Search code examples
rubyencoding

Remove invalid bytes, keep valid UTF-8 (in Ruby 2)


(I posted a similar problem here, but this new question is not a duplicate).

Using either Ruby 2.6.10 or 1.9.3 is a requirement that the software I'm developing here must run with these:

Small reproducible problem:

b = "L\xF6sé侍"

We have here a string, where one of its one bytes is illegal in UTF-8 (it's the byte with hex F6).

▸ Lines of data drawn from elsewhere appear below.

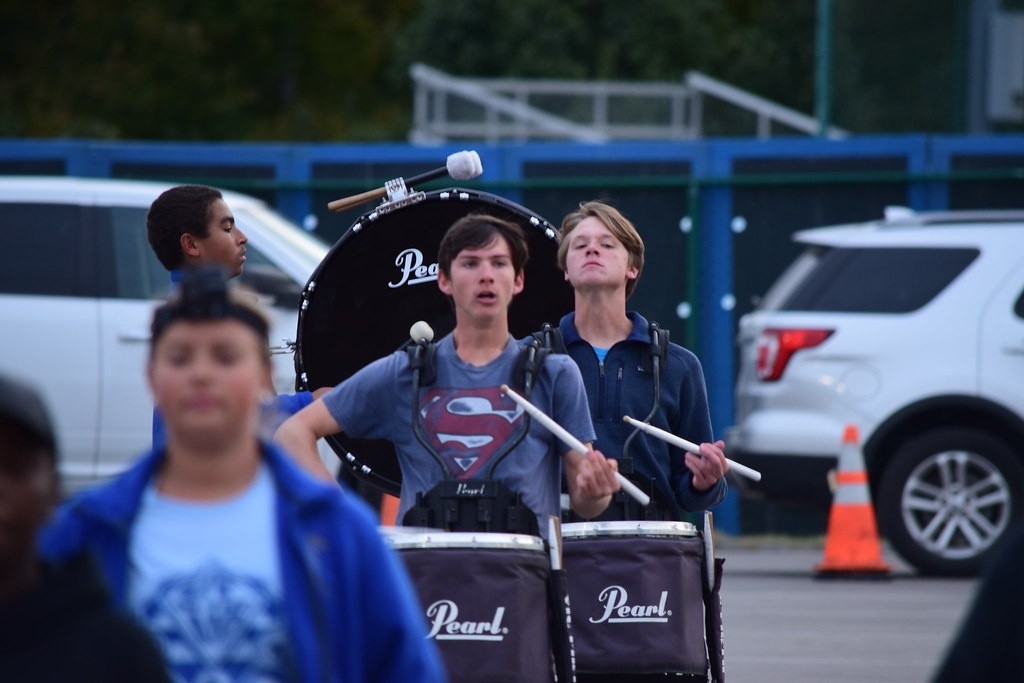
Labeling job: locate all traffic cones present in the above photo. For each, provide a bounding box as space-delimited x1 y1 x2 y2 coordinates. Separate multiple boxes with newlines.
806 424 898 580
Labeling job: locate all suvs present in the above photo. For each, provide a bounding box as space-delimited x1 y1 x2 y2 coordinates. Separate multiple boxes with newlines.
717 203 1023 577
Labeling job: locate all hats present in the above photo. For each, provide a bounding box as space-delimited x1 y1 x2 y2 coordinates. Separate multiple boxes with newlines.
0 378 55 462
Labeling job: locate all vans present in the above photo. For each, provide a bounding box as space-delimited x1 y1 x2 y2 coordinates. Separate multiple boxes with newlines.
0 178 367 509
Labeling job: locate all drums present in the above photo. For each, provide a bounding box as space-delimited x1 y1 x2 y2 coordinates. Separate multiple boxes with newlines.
377 530 553 683
562 519 707 683
293 182 574 499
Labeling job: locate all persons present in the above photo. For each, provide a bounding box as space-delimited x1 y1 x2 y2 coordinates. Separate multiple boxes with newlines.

The encoding of the String from the Ruby viewpoint is Encoding::UTF_8. Looking at the byte sequence, we can see

p b.bytes.to_a

=>

[76, 246, 115, 195, 169, 228, 190, 141]

My goal is to remove from the string all bytes which are illegal in UTF-8. I want to get in my simple example a string with content "Lsé侍".

I tried

c1 = b.encode('UTF-8', invalid: :replace, replace: '')

but c1 has the same content as b. Then I tried

b.force_encoding(Encoding::ASCII_UTF8)
c2 = b.encode('UTF-8', invalid: :replace, replace: '')

but this also erases the characters é and 侍, since they are not valid in ASCII.

I also was thinking of putting together a hard coded list of those byte values which are invalid in UTF8, and simply delete them from the string, but this is ugly.

Any ideas how this can be done?

UPDATE: I published the code here based on my experiments in irb, but it turned out that irb seems to behave here a bit different from the non-interactive Ruby. You can find here a screenshot, which is based on the comment given by User @mate. To make it work, I couldn't assign the string in my JRuby program (this would have been rejected at compile time already), but read it from a file (which is what happens in our "real" application anyway).

Hence if you want to reproduce the example, download the file with the erroneous text from this download link and use the following Ruby script to run it:

p RUBY_VERSION
str = File.read("./errf.txt")
p str.bytes.to_a
str2 = str.encode('UTF-8', invalid: :replace, replace: '')
p str2.bytes.to_a

Solution

  • You could split the string by "character", select the valid ones and re-join them into a string again:

    "L\xF6sé侍".each_char.select(&:valid_encoding?).join()
    
    "Lsé侍"